> **WRITTEN TASK**
Print the passage below on query answering under greedy bounded-treewidth sets of existential rules in full, word for word, including its title line.

== EXERCISE PASSAGE

Detailed Results and Complements on Query Answering under Greedy Bounded-Treewidth Sets of Existential Rules
The family of greedy bounded-treewidth sets of existential rules (gbts) is an expressive class of rules for which entailment is decidable. This decidability property relies on a structural property of the saturation by the chase (i.e., the set of inferred facts): for any initial set of facts, the saturation of these facts has a bounded treewidth (where the treewidth is computed on a graph associated with a set of atoms). Moreover, a tree decomposition of bounded width can be incrementally built during the chase. This family generalizes the important family of guarded existential rules, which itself generalizes Horn description logics used in OBDA.

====
== RECORDS SUPPLIED

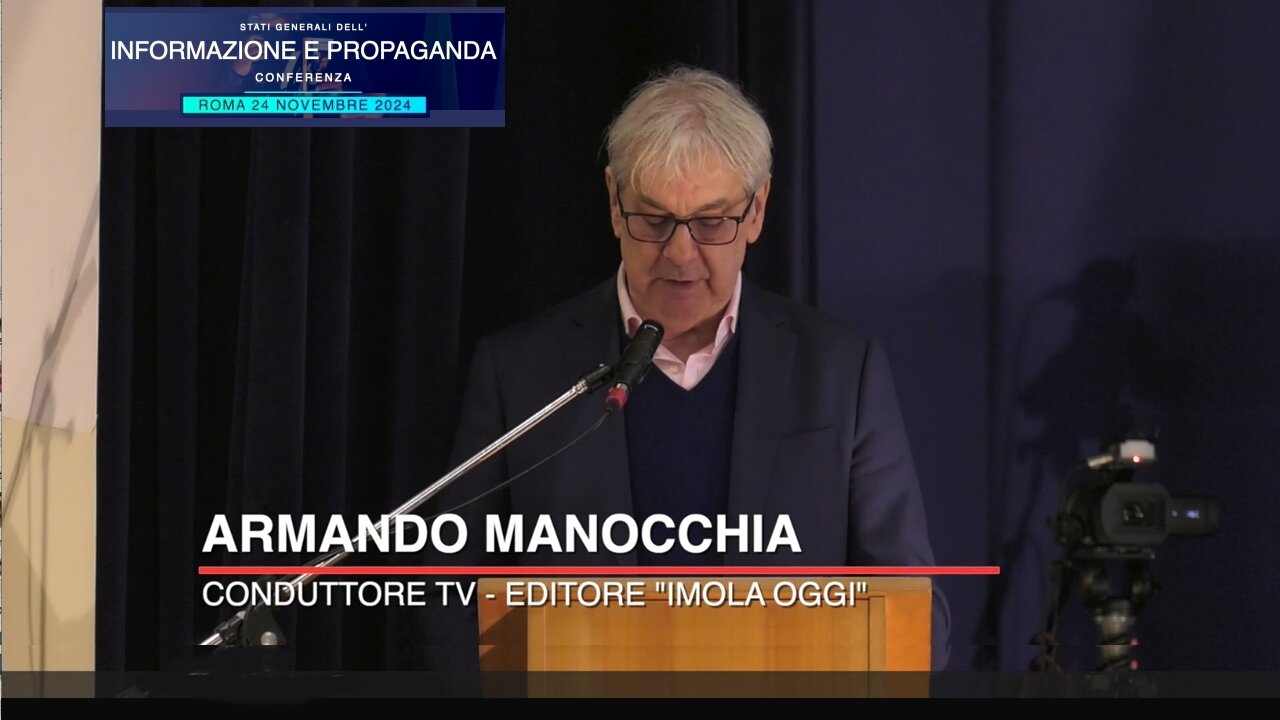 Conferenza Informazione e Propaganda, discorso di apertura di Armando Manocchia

====
== RECORDS SUPPLIED

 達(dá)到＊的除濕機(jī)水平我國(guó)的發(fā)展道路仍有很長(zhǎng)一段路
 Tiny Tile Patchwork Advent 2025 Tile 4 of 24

====
== RECORDS SUPPLIED

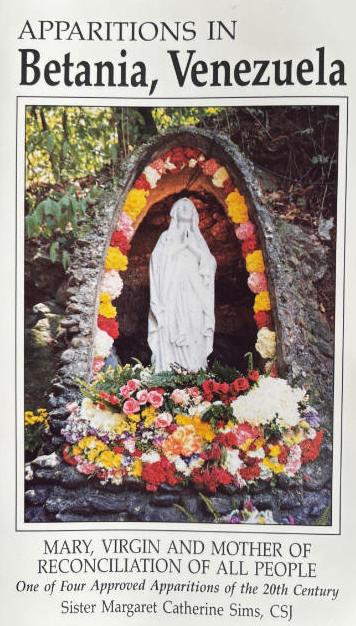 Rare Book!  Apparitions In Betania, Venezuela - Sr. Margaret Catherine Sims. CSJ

====

> **PROBLEM SOLUTION**
Detailed Results and Complements on Query Answering under Greedy Bounded-Treewidth Sets of Existential Rules
The family of greedy bounded-treewidth sets of existential rules (gbts) is an expressive class of rules for which entailment is decidable. This decidability property relies on a structural property of the saturation by the chase (i.e., the set of inferred facts): for any initial set of facts, the saturation of these facts has a bounded treewidth (where the treewidth is computed on a graph associated with a set of atoms). Moreover, a tree decomposition of bounded width can be incrementally built during the chase. This family generalizes the important family of guarded existential rules, which itself generalizes Horn description logics used in OBDA.